> **Görev a**: Doğu Akdeniz hakkındaki metinde "Çünkü son 20" ifadesinden başlayıp "da başlanmış bulunuluyor." ifadesi de dahil olmak üzere uzanan bölümü kelimesi kelimesine aktarın.

İhsan Çaralan

Son yıllarda Doğu Akdeniz; zengin doğalgaz, petrol yatakları ve bölge ülkeleri arasındaki gelişmelerle olduğu kadar ABD ve AB’nin biraz daha arka planda da Rusya’nın (hatta Çin’in) bölgedeki girişimleriyle de gündemde.

Çünkü son 20 yılda bölgede yapılan araştırmalar, Doğu Akdeniz’in “yeni bir enerji jeopolitiği oluşturabilecek” büyüklükte petrol ve Rusya’dan sonra en büyük doğalgaz rezervlerine sahip olduğuna işaret eden bulgular ortaya çıkarıyor. Ancak bu büyüklük henüz yeterince kanıtlanmış değil. Nitekim iddiaların abartılı olduğuna, aslında bölgedeki rezervlerin yapılacak masrafları bile karşılamayacağına dair iddialar da geri çekilmiş ya da çürütülmüş değil. Son yıllarda yapılan araştırmalar gerçeğin bu iki iddia arasında olduğunu, bölgedeki rezervlerin azımsanmayacak hacimde olduğu görüşünü destekliyor. Özellikle Mısır ve İsrail bölgesindeki rezervlerin durumunu gösteren Mısır ve İsrail bölgesinde işletilmeye başlayan kuyular açısından bu söylenebilir. Mısır’ın Zohr bölgesinde 2017’den beri üretime başlandığı gibi ihracata da başlanmış bulunuluyor.

Söz konusu insanlık tarihi boyunca her dönemde sıcak çatışmaların konusu ve merkezi olmuş Doğu Akdeniz olunca, bölge, geleneksel jeopolitiğinden gelen sorunlar ötesinde enerji rezervleriyle de BM’den NATO’ya ABD’den bölgedeki ülkelerin hükümetlerine kadar her merkezde, bölgenin yeniden paylaşımı gündemin üst sıralarına çıkmış bulunuyor. Paylaşım mücadelelerinin olmazsa olmazı olan savaş gemileri ve uçakları da bölgede giderek artan sayıda sahne alıyorlar. Son aylarda Türkiye de bölgeye “sismik araştırma” ve “sondaj” gemileri, bu gemileri “korumak” için de savaş gemileri, uçakları ve İHA’lar göndererek enerji paylaşım mücadelesine katılmak için harekete geçti. Doğu Akdeniz’de rezervlerin varlığı ciddiyet kazandıkça, buradan çıkarılacak doğalgaz ve petrolün Avrupa’ya nasıl ve hangi güzergahtan nakledileceği sorununun çözümü de önemli hale geldi. Bu rezervlerin Avrupa’ya ulaştırılmasının en kestirme yolunun Türkiye olduğunu haritaya bakan herkes görebilir. Ancak gerek bölgedeki tutumu, gerekse İsrail ve Mısır’la diplomatik ilişkilerinin normal seviyenin çok altında, Kıbrıs Cumhuriyeti’ni “tanımıyor” olması, AB ile ilişkilerinin gerginliği gibi önemli nedenler Türkiye’nin enerji geçiş yolu seçeneği olmasının önünde engel teşkil etmektedir.

> **Görev b**: Listede "What is the distance point" ifadesinin geçtiği satırdan listenin sonuna kadar uzanan satırları, iki uç da dahil olmak üzere ve boş satırları atlayarak, "No" ve "Satır" sütunlarından oluşan bir Markdown tablosu olarak yeniden yazın.

Veri listesi
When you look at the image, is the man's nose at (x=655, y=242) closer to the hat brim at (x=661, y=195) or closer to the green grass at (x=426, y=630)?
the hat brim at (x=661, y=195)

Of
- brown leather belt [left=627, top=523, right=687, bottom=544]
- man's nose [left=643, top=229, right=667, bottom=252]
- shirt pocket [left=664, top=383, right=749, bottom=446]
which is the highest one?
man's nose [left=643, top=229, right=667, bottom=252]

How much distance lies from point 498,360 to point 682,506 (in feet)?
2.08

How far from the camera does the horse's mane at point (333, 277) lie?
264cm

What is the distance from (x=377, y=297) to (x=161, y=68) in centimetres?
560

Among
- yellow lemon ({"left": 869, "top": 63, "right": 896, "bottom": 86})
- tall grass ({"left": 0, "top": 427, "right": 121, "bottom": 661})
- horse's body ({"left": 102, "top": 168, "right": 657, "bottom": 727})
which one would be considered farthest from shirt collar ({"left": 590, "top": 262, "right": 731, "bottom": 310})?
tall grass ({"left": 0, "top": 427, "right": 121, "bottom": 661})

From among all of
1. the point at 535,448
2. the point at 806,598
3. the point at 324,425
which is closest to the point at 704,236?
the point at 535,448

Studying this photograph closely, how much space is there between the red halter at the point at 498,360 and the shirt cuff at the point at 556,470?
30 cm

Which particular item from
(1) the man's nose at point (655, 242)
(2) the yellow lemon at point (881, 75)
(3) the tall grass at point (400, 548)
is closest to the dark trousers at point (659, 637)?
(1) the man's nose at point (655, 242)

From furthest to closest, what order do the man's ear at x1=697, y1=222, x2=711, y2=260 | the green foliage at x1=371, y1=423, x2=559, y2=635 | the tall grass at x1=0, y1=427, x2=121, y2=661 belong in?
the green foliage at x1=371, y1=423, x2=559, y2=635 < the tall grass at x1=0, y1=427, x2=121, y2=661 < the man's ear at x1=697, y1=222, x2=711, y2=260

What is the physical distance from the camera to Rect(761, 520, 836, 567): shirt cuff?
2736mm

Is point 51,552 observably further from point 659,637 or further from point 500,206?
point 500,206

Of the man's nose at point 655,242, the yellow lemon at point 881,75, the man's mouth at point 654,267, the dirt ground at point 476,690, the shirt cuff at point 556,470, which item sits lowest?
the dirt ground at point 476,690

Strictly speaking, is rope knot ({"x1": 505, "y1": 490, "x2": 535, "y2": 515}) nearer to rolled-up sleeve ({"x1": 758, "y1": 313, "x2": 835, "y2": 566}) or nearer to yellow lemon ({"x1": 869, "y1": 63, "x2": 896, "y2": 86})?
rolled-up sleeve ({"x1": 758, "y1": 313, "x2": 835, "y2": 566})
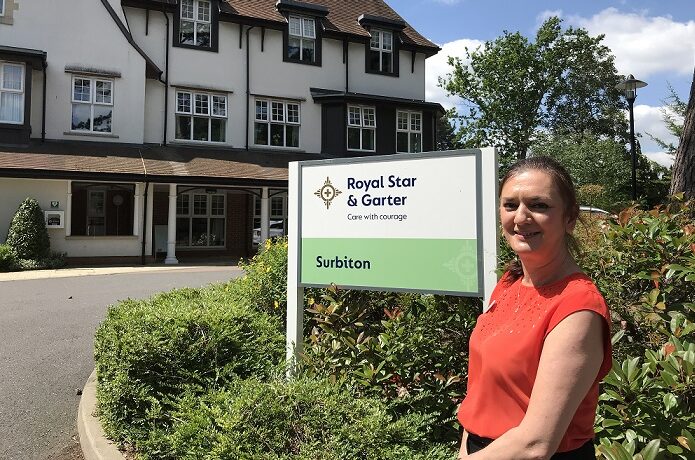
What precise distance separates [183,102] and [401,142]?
30.5ft

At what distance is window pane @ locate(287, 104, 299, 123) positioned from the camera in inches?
874

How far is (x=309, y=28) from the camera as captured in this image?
74.1 ft

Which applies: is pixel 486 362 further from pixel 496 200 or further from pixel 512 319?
pixel 496 200

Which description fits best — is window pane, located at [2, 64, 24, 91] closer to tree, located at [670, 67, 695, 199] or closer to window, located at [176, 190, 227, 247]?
window, located at [176, 190, 227, 247]

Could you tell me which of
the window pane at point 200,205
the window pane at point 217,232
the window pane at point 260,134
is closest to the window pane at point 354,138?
the window pane at point 260,134

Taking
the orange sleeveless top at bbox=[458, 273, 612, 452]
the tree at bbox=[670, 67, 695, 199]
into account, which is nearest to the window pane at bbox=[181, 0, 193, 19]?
the tree at bbox=[670, 67, 695, 199]

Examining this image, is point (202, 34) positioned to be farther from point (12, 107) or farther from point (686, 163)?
point (686, 163)

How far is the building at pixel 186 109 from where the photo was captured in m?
17.2

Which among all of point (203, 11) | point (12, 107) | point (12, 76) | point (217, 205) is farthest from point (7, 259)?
point (203, 11)

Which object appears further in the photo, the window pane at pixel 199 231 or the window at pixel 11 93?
the window pane at pixel 199 231

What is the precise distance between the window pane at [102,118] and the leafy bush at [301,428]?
17920mm

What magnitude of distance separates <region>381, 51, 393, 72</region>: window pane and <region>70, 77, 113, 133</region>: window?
11377 millimetres

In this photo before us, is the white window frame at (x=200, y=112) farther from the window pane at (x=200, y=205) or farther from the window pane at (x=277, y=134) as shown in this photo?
the window pane at (x=200, y=205)

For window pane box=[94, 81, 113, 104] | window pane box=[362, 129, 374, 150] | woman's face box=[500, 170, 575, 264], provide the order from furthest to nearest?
window pane box=[362, 129, 374, 150]
window pane box=[94, 81, 113, 104]
woman's face box=[500, 170, 575, 264]
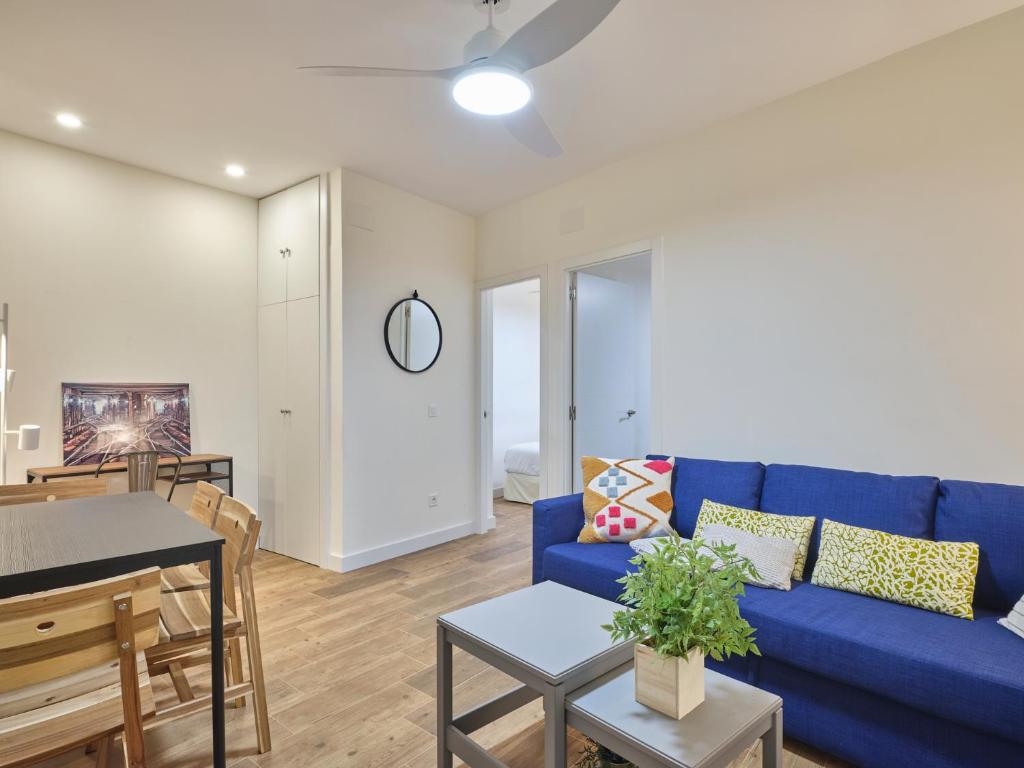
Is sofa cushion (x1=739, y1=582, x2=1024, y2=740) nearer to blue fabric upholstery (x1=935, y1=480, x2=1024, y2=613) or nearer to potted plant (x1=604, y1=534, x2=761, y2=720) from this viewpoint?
blue fabric upholstery (x1=935, y1=480, x2=1024, y2=613)

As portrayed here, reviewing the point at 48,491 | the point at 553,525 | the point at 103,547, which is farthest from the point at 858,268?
the point at 48,491

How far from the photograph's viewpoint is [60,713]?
3.90ft

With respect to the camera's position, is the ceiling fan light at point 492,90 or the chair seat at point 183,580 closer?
the chair seat at point 183,580

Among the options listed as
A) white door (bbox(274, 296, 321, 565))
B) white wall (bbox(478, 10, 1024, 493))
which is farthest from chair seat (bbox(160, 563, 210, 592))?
white wall (bbox(478, 10, 1024, 493))

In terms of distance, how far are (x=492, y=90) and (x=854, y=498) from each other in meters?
2.24

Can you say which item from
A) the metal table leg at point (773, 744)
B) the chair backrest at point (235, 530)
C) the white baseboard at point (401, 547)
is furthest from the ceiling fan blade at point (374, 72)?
the white baseboard at point (401, 547)

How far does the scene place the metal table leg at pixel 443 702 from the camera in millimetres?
1584

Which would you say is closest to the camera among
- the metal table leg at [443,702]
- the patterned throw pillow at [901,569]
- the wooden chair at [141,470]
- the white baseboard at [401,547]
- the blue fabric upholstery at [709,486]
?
the metal table leg at [443,702]

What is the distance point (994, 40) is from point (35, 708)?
12.7 feet

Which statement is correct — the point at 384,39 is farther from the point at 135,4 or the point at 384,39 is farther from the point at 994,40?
the point at 994,40

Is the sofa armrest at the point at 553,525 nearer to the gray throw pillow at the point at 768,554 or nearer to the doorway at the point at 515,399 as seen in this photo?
the gray throw pillow at the point at 768,554

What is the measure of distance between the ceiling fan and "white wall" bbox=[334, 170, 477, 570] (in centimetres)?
180

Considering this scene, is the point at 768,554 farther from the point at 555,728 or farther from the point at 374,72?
the point at 374,72

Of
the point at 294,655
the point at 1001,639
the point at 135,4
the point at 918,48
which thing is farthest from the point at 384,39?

> **Beklenen çıktı a**:
Çünkü son 20 yılda bölgede yapılan araştırmalar, Doğu Akdeniz’in “yeni bir enerji jeopolitiği oluşturabilecek” büyüklükte petrol ve Rusya’dan sonra en büyük doğalgaz rezervlerine sahip olduğuna işaret eden bulgular ortaya çıkarıyor. Ancak bu büyüklük henüz yeterince kanıtlanmış değil. Nitekim iddiaların abartılı olduğuna, aslında bölgedeki rezervlerin yapılacak masrafları bile karşılamayacağına dair iddialar da geri çekilmiş ya da çürütülmüş değil. Son yıllarda yapılan araştırmalar gerçeğin bu iki iddia arasında olduğunu, bölgedeki rezervlerin azımsanmayacak hacimde olduğu görüşünü destekliyor. Özellikle Mısır ve İsrail bölgesindeki rezervlerin durumunu gösteren Mısır ve İsrail bölgesinde işletilmeye başlayan kuyular açısından bu söylenebilir. Mısır’ın Zohr bölgesinde 2017’den beri üretime başlandığı gibi ihracata da başlanmış bulunuluyor.

> **Beklenen çıktı b**:
| No | Satır |
|---|---|
| 1 | What is the distance point (994, 40) is from point (35, 708)? |
| 2 | 12.7 feet |
| 3 | Which statement is correct — the point at 384,39 is farther from the point at 135,4 or the point at 384,39 is farther from the point at 994,40? |
| 4 | the point at 994,40 |
| 5 | Is the sofa armrest at the point at 553,525 nearer to the gray throw pillow at the point at 768,554 or nearer to the doorway at the point at 515,399 as seen in this photo? |
| 6 | the gray throw pillow at the point at 768,554 |
| 7 | What is the measure of distance between the ceiling fan and "white wall" bbox=[334, 170, 477, 570] (in centimetres)? |
| 8 | 180 |
| 9 | Considering this scene, is the point at 768,554 farther from the point at 555,728 or farther from the point at 374,72? |
| 10 | the point at 374,72 |
| 11 | Of |
| 12 | the point at 294,655 |
| 13 | the point at 1001,639 |
| 14 | the point at 135,4 |
| 15 | the point at 918,48 |
| 16 | which thing is farthest from the point at 384,39? |